Selama panel hari Selasa, pertanyaan tentang di mana uang tunai ini harus diinvestasikan ditangani oleh Kara Mangone, yang merupakan kepala strategi iklim global di Goldman Sachs. Antara lain, dia menekankan pentingnya integrasi dan kelayakan komersial.
“Penelitian kami memperkirakan bahwa akan membutuhkan 100 hingga 150 triliun [dolar] modal, sekitar 3 hingga 5 triliun per tahun — hanya jumlah yang sangat besar, kami tidak mendekati itu hari ini — untuk mencapai tujuan yang telah ditetapkan. dituangkan dalam Perjanjian Paris,” katanya.
Sekitar setengah dari modal ini perlu difokuskan pada energi terbarukan dan teknologi yang sudah berada pada skala komersial, jelas Mangone.
“Tetapi separuh lainnya, yang sangat penting, perlu masuk ke penangkapan karbon, ke hidrogen, ke penangkapan udara langsung, ke bahan bakar penerbangan berkelanjutan, bahan bakar elektronik — teknologi yang belum diadopsi pada skala komersial karena belum mencapai sasaran. titik harga di mana itu bisa terjadi pada banyak perusahaan.”
Angka triliunan dolar yang dirujuk Mangone ditemukan dalam laporan berjudul “Pasar Keuangan Iklim dan Ekonomi Riil” yang diterbitkan pada akhir 2020. Goldman Sachs mengatakan pihaknya bergabung dengan Kelompok Kerja Keuangan Iklim Asosiasi Pasar Keuangan Global untuk membantu menginformasikan laporan tersebut.
Mangone melanjutkan dengan menjelaskan bagaimana tujuan dapat dicapai dengan cara yang layak secara komersial.
“Kami tidak dapat menarik pembiayaan dari … sektor minyak dan gas, logam dan pertambangan, real estat, pertanian — sektor-sektor yang sangat penting untuk transisi, yang sebenarnya membutuhkan modal, yang membutuhkan dukungan untuk dapat mengeksekusinya. ”
Sudut pandang di atas mengikuti komentar yang dibuat hari Senin oleh Anna Shpitsberg, wakil asisten sekretaris untuk transformasi energi di Departemen Luar Negeri AS.
“Kami selalu keluar dan mengatakan industri minyak dan gas sangat penting untuk transisi,” kata Shpitsberg, yang berbicara dalam panel yang dimoderatori oleh Hadley Gamble dari CNBC.
“Mereka adalah pemain dalam sistem energi, mereka adalah pemain kunci,” katanya. “Merekalah yang akan mendorong opsi pengurangan, merekalah yang akan mendorong opsi hidrogen.”
“Dan sejujurnya, mereka adalah beberapa dari mereka yang melakukan investasi signifikan pada energi bersih, termasuk energi terbarukan.”
Jika “pemangku kepentingan kritis” ini tidak dilibatkan, Shpitsberg berpendapat bahwa tujuan yang berkaitan dengan pengurangan dan efisiensi metana tidak akan tercapai.
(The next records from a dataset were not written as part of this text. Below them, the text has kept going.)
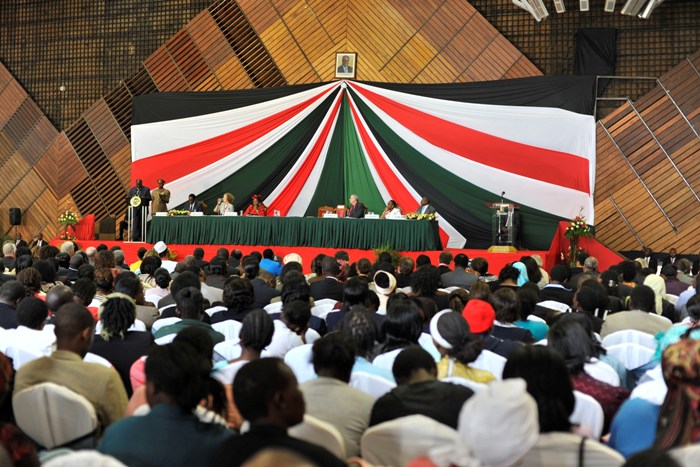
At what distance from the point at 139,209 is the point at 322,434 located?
11.8m

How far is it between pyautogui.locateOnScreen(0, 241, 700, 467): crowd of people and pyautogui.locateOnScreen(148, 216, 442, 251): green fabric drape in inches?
255

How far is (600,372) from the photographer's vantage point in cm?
324

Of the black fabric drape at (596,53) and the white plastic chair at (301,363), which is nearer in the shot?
the white plastic chair at (301,363)

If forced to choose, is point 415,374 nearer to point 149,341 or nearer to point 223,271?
point 149,341

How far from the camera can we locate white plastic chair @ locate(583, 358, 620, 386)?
3.23 metres

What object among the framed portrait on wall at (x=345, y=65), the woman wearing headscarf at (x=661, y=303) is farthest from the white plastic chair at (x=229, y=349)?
the framed portrait on wall at (x=345, y=65)

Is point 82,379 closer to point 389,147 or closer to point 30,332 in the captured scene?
point 30,332

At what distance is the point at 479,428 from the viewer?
175 cm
“Pesan yang disampaikan adalah perusahaan minyak dan gas harus menjadi bagian dari pembicaraan. Tetapi kami ingin mereka juga menjadi bagian dari percakapan tentang transisi.”
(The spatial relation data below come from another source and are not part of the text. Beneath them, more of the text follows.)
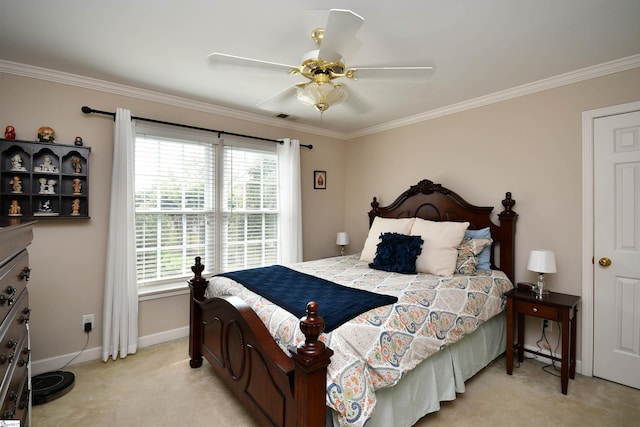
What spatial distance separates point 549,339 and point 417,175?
82.6 inches

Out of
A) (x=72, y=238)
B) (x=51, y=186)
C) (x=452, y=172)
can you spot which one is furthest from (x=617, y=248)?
(x=51, y=186)

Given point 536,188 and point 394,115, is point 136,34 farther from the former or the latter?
point 536,188

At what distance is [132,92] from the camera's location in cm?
293

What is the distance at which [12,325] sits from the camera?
1302mm

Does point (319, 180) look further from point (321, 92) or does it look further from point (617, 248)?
point (617, 248)

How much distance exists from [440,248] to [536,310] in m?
0.85

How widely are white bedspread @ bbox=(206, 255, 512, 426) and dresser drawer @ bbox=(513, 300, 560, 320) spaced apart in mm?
151

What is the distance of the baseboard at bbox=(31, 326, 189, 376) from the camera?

Pekerjaan yang harus diselesaikan
Mengamankan transisi energi yang sukses merupakan tugas besar, terutama ketika seseorang mempertimbangkan keadaan permainan saat ini. Bahan bakar fosil telah mendarah daging dalam bauran energi global, dan perusahaan terus menemukan dan mengembangkan ladang minyak dan gas di lokasi di seluruh dunia.
Awal bulan ini, Badan Energi Internasional melaporkan bahwa pada tahun 2021 emisi karbon dioksida terkait energi naik ke level tertinggi dalam sejarah. IEA menemukan bahwa emisi CO2 global terkait energi meningkat sebesar 6% pada tahun 2021 untuk mencapai rekor tertinggi 36,3 miliar metrik ton.
Dalam analisisnya, otoritas energi terkemuka dunia menunjukkan penggunaan batu bara sebagai pendorong utama di balik pertumbuhan tersebut. Dikatakan batu bara bertanggung jawab atas lebih dari 40% dari keseluruhan pertumbuhan emisi CO2 di seluruh dunia tahun lalu, mencapai rekor 15,3 miliar metrik ton.
“Emisi CO2 dari gas alam meningkat jauh di atas level 2019 menjadi 7,5 miliar ton,” kata IEA, seraya menambahkan bahwa emisi CO2 dari minyak mencapai 10,7 miliar metrik ton.